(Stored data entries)
◆ ◆ ◆
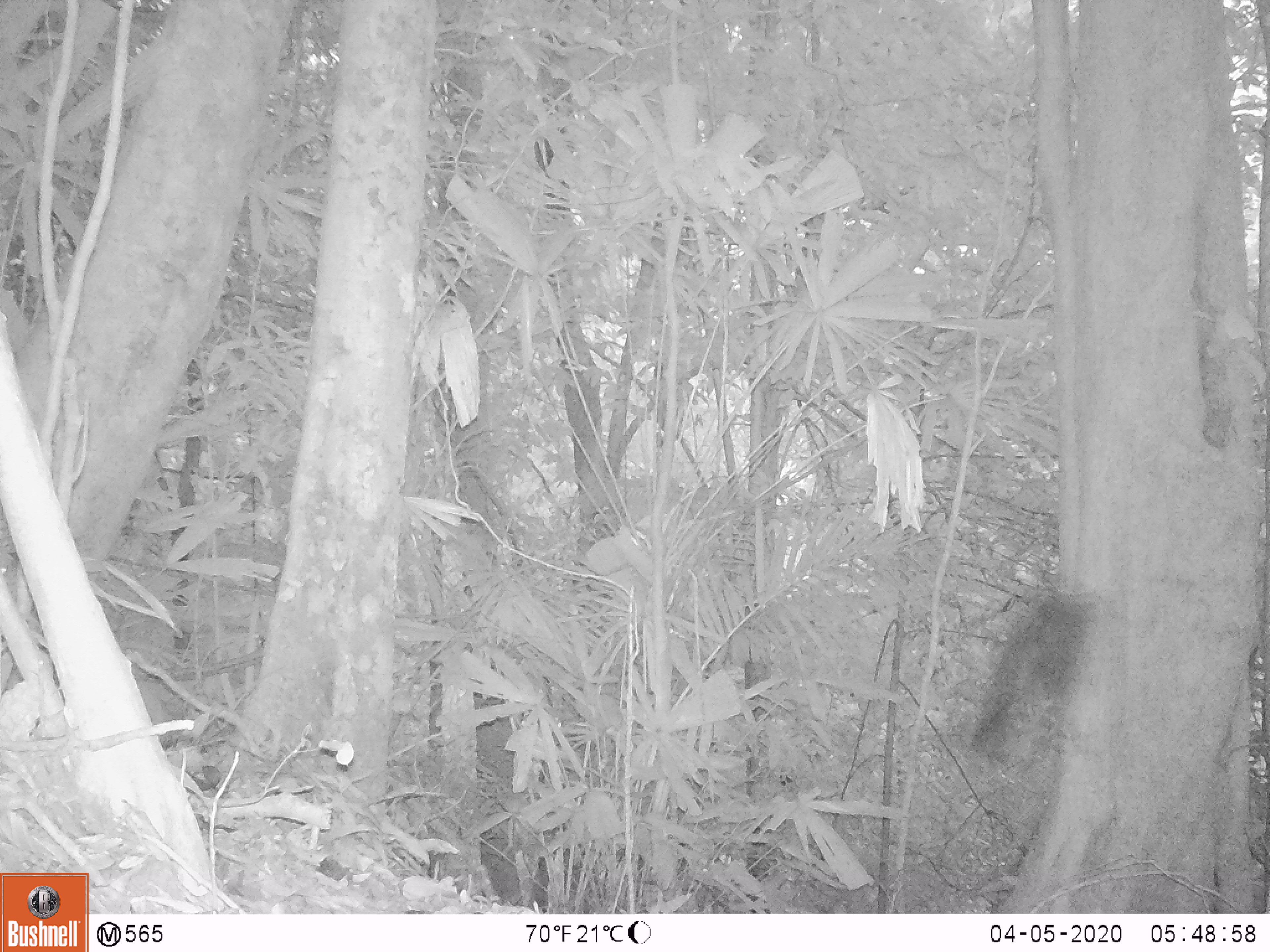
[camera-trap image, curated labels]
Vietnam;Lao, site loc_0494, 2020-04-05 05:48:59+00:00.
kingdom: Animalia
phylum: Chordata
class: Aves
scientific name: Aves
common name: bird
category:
◆ ◆ ◆
◆ **TASK GOAL**:
Each entry, start to finish, goes into your copy exactly; the pictures stay out.

◆ **SOLUTION TO THIS PROBLEM**:
[camera-trap image, curated labels]
Vietnam;Lao, site loc_0494, 2020-04-05 05:48:59+00:00.
kingdom: Animalia
phylum: Chordata
class: Aves
scientific name: Aves
common name: bird
category:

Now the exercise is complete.